Haskell fold function on tree

Question

I'm struggling with this example:

Write a fold function that folds a function over a tree. (Thus, for example, fold min t would find the smallest element in tree.)

fold :: (a -> a -> a) -> Tree -> a

*That's my script

data Tree = Leaf Int
          | Fork Tree Int Tree
     deriving Show


t0 = Leaf 0
t1 = Fork (Fork (Leaf 1) 2 (Leaf 3)) 4 (Fork (Leaf 5) 6 (Leaf 7))
t2 = Fork (Fork (Fork (Leaf 1) 2 (Leaf 3)) 4 (Leaf 5)) 6 (Leaf 7)

fold :: (a -> a -> a) -> Tree -> a
fold f v (Leaf n) = v
fold f v (Fork l n r) = f (Folk l) (fold f v (Fork r))

Thanks for any advice

Answer 1

Folds can be somewhat mechanically derived from any type. Here's foldMaybe:

data Maybe a = Nothing | Just a

foldMaybe :: r -> (a -> r) -> Maybe a -> r
foldMaybe _ k (Just a) = k a
foldMaybe d _ Nothing  = d

To "fold" a data type means that we are going to provide a way of combining each of the possible constructors for that type into a final type r. Here, Maybe has two constructors: one with 0 values, and one with a single value of type a. So, to fold it, we need to provide a value for the Nothing case, and a function to convert the Just a into an r.

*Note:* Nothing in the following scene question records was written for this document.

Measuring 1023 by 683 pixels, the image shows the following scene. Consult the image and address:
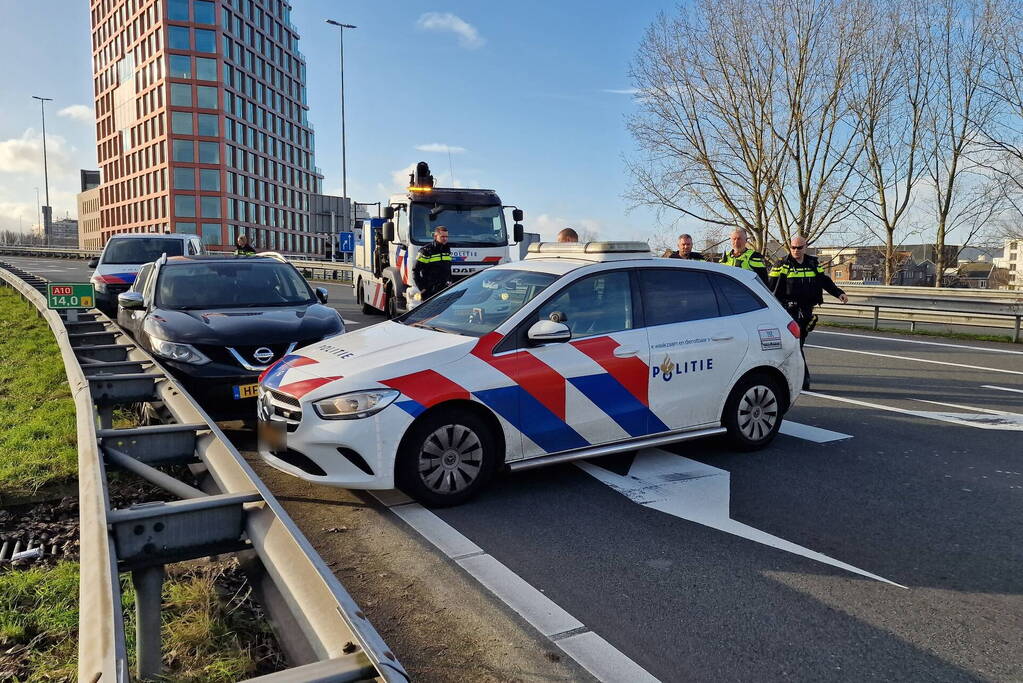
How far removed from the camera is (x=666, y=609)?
12.2 ft

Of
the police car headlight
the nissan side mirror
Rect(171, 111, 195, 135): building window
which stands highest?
Rect(171, 111, 195, 135): building window

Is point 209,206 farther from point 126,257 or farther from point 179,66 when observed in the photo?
point 126,257

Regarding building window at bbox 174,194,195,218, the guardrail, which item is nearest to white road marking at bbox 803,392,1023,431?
the guardrail

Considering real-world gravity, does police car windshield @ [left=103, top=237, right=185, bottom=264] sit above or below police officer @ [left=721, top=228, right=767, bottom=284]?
above

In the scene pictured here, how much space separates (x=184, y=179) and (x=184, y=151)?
2716 mm

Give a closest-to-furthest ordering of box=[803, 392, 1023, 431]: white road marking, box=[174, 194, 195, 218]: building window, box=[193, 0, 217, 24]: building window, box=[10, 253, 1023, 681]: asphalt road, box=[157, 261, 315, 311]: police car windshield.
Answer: box=[10, 253, 1023, 681]: asphalt road < box=[803, 392, 1023, 431]: white road marking < box=[157, 261, 315, 311]: police car windshield < box=[174, 194, 195, 218]: building window < box=[193, 0, 217, 24]: building window

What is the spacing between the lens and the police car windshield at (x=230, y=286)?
27.0 feet

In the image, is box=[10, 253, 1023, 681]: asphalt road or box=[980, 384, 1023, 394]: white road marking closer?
box=[10, 253, 1023, 681]: asphalt road

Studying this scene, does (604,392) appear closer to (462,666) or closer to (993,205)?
(462,666)

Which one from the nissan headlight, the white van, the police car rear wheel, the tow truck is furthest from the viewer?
the white van

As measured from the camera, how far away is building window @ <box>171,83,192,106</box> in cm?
7512

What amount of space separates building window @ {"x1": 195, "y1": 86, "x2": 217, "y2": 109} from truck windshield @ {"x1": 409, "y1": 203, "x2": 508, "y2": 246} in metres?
70.2

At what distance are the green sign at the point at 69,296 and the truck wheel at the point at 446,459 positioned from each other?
6.56 meters

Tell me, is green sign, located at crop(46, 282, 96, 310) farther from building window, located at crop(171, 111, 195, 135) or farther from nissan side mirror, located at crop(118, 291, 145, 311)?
building window, located at crop(171, 111, 195, 135)
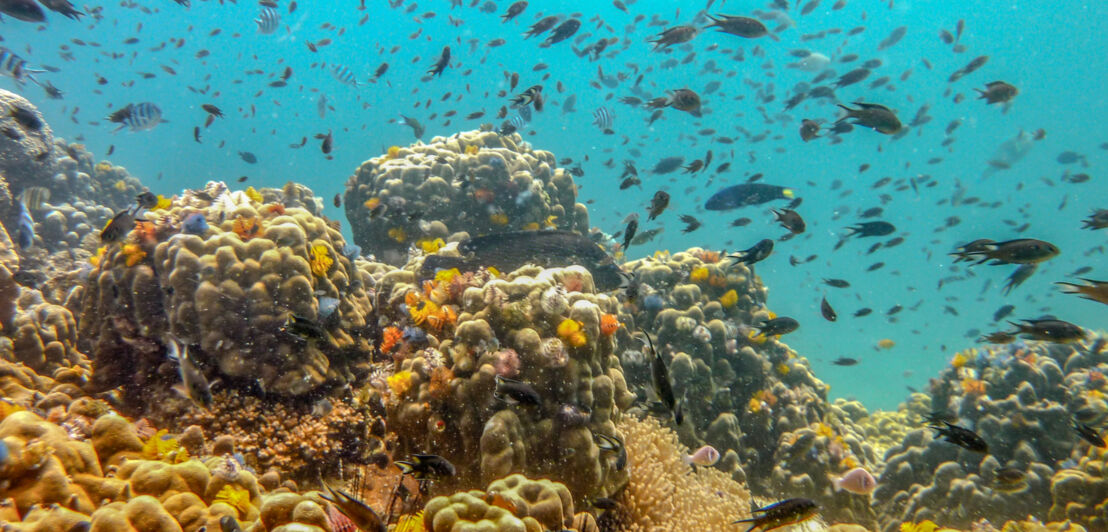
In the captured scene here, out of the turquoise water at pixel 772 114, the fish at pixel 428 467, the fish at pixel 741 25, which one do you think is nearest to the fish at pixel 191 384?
the fish at pixel 428 467

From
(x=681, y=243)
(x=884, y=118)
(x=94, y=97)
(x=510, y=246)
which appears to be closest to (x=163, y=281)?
(x=510, y=246)

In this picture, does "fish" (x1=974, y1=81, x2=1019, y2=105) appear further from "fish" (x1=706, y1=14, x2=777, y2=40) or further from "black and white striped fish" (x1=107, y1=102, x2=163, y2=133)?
"black and white striped fish" (x1=107, y1=102, x2=163, y2=133)

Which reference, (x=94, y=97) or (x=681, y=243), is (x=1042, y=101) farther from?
(x=94, y=97)

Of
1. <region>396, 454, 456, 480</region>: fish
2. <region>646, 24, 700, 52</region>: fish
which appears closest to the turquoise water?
<region>646, 24, 700, 52</region>: fish

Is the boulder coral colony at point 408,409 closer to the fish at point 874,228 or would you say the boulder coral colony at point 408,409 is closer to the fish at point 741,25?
the fish at point 874,228

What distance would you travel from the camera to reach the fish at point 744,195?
726cm

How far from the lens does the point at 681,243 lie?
227ft

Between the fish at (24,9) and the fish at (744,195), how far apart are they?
8900mm

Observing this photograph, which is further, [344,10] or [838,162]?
[838,162]

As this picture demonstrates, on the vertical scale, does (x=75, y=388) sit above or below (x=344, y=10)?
below

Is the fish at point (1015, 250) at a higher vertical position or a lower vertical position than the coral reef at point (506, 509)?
higher

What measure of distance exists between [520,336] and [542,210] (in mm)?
→ 5938

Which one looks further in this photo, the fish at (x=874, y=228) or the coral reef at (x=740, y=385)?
the coral reef at (x=740, y=385)

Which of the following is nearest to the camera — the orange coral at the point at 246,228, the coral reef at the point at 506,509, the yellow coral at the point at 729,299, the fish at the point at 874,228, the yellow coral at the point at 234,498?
the coral reef at the point at 506,509
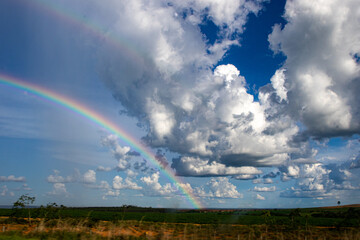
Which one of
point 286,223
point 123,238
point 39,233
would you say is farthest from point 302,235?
point 39,233

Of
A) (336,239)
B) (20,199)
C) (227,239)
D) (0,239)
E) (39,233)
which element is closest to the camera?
(0,239)

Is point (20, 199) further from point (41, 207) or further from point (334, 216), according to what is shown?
point (334, 216)

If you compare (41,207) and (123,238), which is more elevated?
(41,207)

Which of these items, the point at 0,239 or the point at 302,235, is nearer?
the point at 0,239

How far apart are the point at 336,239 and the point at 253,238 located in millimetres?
18115

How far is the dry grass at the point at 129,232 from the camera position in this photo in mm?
38287

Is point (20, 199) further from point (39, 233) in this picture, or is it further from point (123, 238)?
point (123, 238)

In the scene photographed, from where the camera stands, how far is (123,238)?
37.2m

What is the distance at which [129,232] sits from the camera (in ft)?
162

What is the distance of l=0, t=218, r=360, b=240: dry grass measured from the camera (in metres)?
38.3

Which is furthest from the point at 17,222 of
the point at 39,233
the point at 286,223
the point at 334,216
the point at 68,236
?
the point at 334,216

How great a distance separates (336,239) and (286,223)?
11054 mm

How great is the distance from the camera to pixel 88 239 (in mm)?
32688

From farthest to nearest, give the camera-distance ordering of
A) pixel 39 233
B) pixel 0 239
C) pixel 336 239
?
pixel 336 239 < pixel 39 233 < pixel 0 239
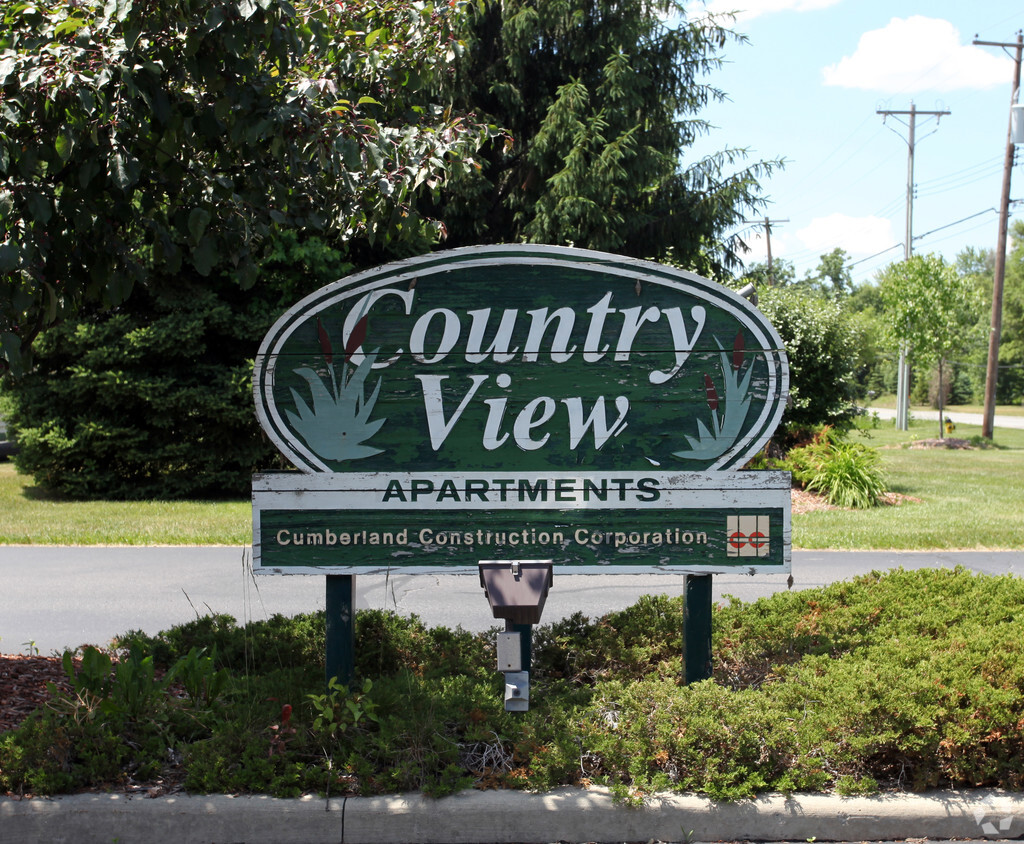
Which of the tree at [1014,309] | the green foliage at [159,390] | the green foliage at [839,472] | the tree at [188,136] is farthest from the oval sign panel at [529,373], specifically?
the tree at [1014,309]

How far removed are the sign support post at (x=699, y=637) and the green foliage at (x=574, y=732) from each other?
16 cm

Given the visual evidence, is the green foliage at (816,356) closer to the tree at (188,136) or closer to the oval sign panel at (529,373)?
the oval sign panel at (529,373)

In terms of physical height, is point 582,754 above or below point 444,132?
below

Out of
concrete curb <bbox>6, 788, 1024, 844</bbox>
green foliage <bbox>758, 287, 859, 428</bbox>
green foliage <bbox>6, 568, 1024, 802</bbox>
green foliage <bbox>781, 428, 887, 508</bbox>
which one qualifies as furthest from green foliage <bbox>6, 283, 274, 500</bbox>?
concrete curb <bbox>6, 788, 1024, 844</bbox>

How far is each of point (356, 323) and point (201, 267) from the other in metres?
0.80

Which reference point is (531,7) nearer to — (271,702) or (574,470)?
(574,470)

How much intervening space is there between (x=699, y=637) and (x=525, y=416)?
54.9 inches

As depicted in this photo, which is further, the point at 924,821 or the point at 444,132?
the point at 444,132

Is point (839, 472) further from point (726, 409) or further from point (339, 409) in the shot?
point (339, 409)

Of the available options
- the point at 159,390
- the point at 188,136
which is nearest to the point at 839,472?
the point at 159,390

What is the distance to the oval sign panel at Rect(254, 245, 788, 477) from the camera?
15.2 ft

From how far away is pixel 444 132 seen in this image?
4762 mm

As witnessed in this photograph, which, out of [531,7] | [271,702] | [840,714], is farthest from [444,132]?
[531,7]

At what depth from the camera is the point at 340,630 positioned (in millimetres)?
4629
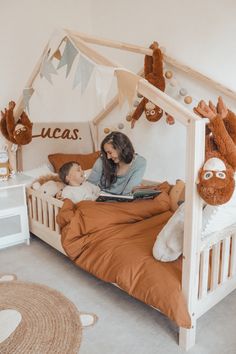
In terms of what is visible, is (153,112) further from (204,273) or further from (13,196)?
(204,273)

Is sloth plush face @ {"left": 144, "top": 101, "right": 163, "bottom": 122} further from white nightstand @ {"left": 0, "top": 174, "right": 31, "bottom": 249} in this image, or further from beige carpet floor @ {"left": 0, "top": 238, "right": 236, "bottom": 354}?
beige carpet floor @ {"left": 0, "top": 238, "right": 236, "bottom": 354}

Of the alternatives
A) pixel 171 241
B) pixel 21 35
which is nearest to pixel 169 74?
pixel 21 35

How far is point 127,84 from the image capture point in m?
1.50

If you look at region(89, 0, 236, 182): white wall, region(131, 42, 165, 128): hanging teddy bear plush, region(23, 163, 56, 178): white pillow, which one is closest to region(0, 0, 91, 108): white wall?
region(89, 0, 236, 182): white wall

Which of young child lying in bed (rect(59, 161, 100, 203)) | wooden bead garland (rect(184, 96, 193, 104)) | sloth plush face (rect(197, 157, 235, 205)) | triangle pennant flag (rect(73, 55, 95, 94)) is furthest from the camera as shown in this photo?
wooden bead garland (rect(184, 96, 193, 104))

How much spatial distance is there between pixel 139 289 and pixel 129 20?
246 cm

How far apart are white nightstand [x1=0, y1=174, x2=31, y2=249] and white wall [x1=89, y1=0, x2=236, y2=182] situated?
117 cm

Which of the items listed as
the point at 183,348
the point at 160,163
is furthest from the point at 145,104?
the point at 183,348

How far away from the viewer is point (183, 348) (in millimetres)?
1491

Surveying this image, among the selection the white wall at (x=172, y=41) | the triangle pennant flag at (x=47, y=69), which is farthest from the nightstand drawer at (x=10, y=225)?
the white wall at (x=172, y=41)

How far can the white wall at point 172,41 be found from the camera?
2324 mm

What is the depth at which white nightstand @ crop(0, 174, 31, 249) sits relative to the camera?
259cm

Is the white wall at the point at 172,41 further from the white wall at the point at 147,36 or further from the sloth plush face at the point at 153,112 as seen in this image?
the sloth plush face at the point at 153,112

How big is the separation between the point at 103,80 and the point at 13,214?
151 cm
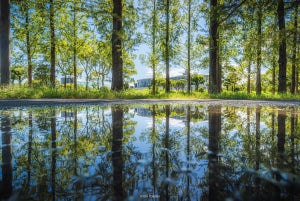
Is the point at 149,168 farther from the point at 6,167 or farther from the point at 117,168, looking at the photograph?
the point at 6,167

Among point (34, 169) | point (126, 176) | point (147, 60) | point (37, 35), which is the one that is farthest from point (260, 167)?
point (147, 60)

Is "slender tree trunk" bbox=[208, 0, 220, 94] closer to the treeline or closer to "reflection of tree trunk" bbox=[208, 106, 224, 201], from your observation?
the treeline

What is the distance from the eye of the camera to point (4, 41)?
9.87m

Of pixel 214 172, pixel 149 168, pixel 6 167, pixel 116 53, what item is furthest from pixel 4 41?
pixel 214 172

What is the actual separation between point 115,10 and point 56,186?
41.7 feet

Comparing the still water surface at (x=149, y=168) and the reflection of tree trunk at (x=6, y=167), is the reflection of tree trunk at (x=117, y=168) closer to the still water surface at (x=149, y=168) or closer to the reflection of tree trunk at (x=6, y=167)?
the still water surface at (x=149, y=168)

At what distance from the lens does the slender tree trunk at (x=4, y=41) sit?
9.84 metres

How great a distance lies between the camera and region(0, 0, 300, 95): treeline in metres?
11.3

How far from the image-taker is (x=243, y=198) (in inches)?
33.5

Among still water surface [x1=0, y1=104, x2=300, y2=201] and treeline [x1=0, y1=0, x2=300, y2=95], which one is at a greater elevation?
treeline [x1=0, y1=0, x2=300, y2=95]

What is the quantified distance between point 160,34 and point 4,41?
41.9ft

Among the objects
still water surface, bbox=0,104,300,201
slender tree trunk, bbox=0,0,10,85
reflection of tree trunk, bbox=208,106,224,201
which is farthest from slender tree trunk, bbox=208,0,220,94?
reflection of tree trunk, bbox=208,106,224,201

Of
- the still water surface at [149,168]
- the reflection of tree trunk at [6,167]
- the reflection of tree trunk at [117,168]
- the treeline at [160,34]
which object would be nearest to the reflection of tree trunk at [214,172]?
the still water surface at [149,168]

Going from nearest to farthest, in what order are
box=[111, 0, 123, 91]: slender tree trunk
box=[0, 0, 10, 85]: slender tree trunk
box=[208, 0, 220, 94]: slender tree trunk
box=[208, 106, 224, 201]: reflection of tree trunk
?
box=[208, 106, 224, 201]: reflection of tree trunk < box=[0, 0, 10, 85]: slender tree trunk < box=[111, 0, 123, 91]: slender tree trunk < box=[208, 0, 220, 94]: slender tree trunk
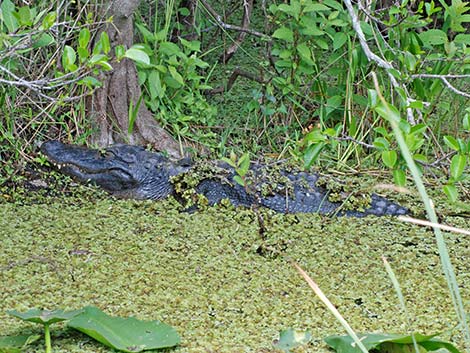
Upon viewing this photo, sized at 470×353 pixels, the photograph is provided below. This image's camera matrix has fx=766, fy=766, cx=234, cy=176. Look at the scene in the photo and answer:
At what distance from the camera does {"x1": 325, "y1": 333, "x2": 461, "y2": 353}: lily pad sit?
2.15 metres

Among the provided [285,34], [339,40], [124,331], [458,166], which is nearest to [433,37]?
[339,40]

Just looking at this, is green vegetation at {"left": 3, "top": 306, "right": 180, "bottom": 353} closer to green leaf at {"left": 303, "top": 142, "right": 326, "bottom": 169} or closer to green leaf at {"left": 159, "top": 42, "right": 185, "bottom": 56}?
green leaf at {"left": 303, "top": 142, "right": 326, "bottom": 169}

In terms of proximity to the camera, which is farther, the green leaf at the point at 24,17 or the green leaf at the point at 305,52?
the green leaf at the point at 305,52

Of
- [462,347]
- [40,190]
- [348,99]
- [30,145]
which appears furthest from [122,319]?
[348,99]

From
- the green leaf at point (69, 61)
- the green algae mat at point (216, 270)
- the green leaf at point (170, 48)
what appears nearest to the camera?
the green leaf at point (69, 61)

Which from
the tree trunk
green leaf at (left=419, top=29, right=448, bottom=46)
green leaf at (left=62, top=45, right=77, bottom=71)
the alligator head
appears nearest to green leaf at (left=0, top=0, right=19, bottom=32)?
green leaf at (left=62, top=45, right=77, bottom=71)

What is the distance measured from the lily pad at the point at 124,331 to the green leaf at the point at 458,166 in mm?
1105

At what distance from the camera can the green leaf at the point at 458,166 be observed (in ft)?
8.72


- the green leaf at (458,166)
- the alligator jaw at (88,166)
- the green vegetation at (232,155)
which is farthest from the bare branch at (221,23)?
the green leaf at (458,166)

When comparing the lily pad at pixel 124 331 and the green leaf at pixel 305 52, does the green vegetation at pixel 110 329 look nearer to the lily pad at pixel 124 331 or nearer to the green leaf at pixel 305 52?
the lily pad at pixel 124 331

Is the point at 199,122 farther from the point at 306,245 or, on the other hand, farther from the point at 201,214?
the point at 306,245

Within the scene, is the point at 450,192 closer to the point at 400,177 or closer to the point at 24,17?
the point at 400,177

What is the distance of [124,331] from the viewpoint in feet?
7.64

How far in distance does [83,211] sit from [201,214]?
1.85 ft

Let's look at list, and see how foldr is derived from it.

data List a = Nil | Cons a (List a)

           [1]   [2    3    4]             [4]
foldList :: r -> (a -> r -> r) -> List a -> r

1. This is the value to use when replacing the Nil in the list.
2. This is the function to use for combining the Cons case. Since Cons has an a as it's first value, the function must take an a.
3. The second value that Cons takes is a (List a), so why are we taking an r? Well! We're defining a function that can take a List a and return an r, so we'll process the rest of the list before combining with the current node.
4. The fold function returns r.

What does the implementation look like?

foldList nil cons list = case list of
    Nil -> nil
    Cons a as -> cons a (foldList nil cons list)

So we replace all of the constructors with their "destructor" counterparts, recursing where necessary.

For trees:

data Tree = Leaf Int | Fork Tree Int Tree

We have two constructors: one takes an Int, and the other takes three parameters Tree, Int, and Tree.

Let us write the type signature!

treeFold :: LeafCase r -> ForkCase r -> r

Ah, but we have to define LeafCase:

type LeafCase r = Int -> r

Since Leaf takes a single Int as parameter, that's what the type of this function must be.

type ForkCase r = r -> Int -> r -> r

Likewise, we replace all the recursive uses of Tree in Fork with the r type parameter. So our full function looks like:

foldTree :: (Int -> r) -> (r -> Int -> r -> r) -> Tree -> r

The implementation might start like:

foldTree leaf fork tree = case tree of
    Leaf i -> error "halp"
    Fork l i r -> error "complete me?"

and I feel confident that you can fill in those holes :)

Answer 2

One thing, in the signature of your function fold, you're saying that it'll receive 2 arguments, a binary function (could be an operator), a Tree and returns an a. Now, in the defintion you have 3 arguments, f, some v and a constructor of Tree.

The solution could be this one:

fold :: (Int -> Int -> Int) -> Tree -> Int
fold f (Leaf n) = n
fold f (Fork l n r) = f n m
    where
        m = f (fold f l) (fold f r)

You need to say that you are returning a Int because your Tree holds Int.

EDIT

Furthermore, you can redefine your data with a rigid type variable.

data Tree a = Leaf a
            | Fork (Tree a) a (Tree a)
     deriving Show


fold :: (a -> a -> a) -> Tree a -> a
fold f (Leaf n) = n
fold f (Fork l n r) = f n m
    where
        m = f (fold f l) (fold f r)

I suggest you to read the documentation of Data.Foldable. They have an example with a Tree data type.